Mitochondrial precursors are partially unfolded or loosely folded polypeptide chains. Newly synthesized precursors are inhibited from spontaneously folding into their native conformation by the cytosolic chaperones, heat shock proteins 70 (Hsp70), and mitochondrial import stimulation factors (MSFs). Precursors bound to MSFs are guided to the TOM70-TOM37 receptors, while precursors bound to Hsp70 chaperones are targetted to TOM20-TOM22 receptor complexes.

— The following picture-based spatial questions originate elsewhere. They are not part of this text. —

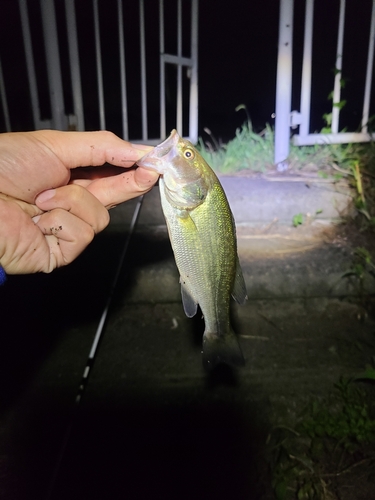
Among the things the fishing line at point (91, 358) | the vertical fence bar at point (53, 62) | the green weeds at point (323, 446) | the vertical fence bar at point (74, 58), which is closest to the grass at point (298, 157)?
the fishing line at point (91, 358)

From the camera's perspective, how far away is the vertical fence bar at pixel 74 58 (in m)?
4.80

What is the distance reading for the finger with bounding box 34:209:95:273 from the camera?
211 centimetres

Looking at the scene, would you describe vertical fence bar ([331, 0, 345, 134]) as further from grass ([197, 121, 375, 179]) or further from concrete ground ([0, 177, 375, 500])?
concrete ground ([0, 177, 375, 500])

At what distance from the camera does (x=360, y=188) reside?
170 inches

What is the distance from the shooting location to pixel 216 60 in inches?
447

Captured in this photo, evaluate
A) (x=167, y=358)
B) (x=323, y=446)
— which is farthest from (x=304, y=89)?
(x=323, y=446)

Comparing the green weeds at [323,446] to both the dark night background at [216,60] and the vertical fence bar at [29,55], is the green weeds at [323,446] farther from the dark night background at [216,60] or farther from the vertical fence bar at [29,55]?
the dark night background at [216,60]

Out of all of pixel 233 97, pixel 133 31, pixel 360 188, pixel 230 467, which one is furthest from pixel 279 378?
pixel 233 97

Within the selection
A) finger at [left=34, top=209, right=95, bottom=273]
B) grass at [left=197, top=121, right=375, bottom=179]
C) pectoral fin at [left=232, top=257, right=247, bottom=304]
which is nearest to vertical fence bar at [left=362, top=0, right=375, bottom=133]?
grass at [left=197, top=121, right=375, bottom=179]

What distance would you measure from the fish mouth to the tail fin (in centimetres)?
83

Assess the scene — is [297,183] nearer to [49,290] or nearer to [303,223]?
[303,223]

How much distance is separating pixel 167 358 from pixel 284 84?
3.10m

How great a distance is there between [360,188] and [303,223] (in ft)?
2.05

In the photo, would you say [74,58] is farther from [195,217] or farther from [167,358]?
[195,217]
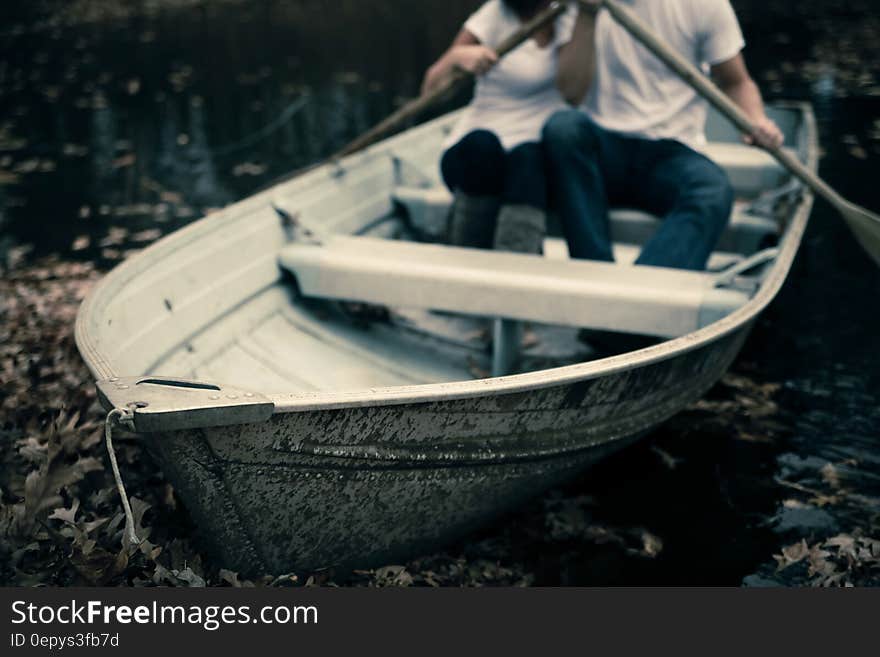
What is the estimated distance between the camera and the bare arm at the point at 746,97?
152 inches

Most of the mitochondrial precursors recognized by TOM20 carry cleavable alpha-helical amphipathic presequences, whereas precursors recognized by TOM70 receptors have non-cleavable internal import signals. Similar to the presequences of mitochondrial precursors, ER precursors also carry alpha-helical signal sequences. TOM20 recognizes the mitochondrial precursor by interacting with three leucine residues, characteristic of a mitochondrial presequence. In addition, a shallow binding groove of TOM20 allows it to accommodate only amphipathic alpha-helices while avoiding the hydrophobic alpha-helices of ER precursors.

Presequences have no consensus motif; however, the nature of the amino acid residues determines the fidelity of the recognition process. Presequences such as the matrix targetting sequences have hydrophobic residues on one side of the helix and hydrophilic residues lining the other. During translocation, these hydrophobic residues interact with non-polar acyl chains of the bilayer core. In contrast, the hydrophilic residues on the other side of the presequence participate in electrostatic interactions with the polar phosphate heads of the lipid bilayer. Additionally, the hydrophilic positively charged residues on the presequences also enhance the precursor’s affinity towards negative charges on the matrix side of the inner membrane, thereby providing it the necessary energy required to cross the lipid bilayer and initiate the translocation process.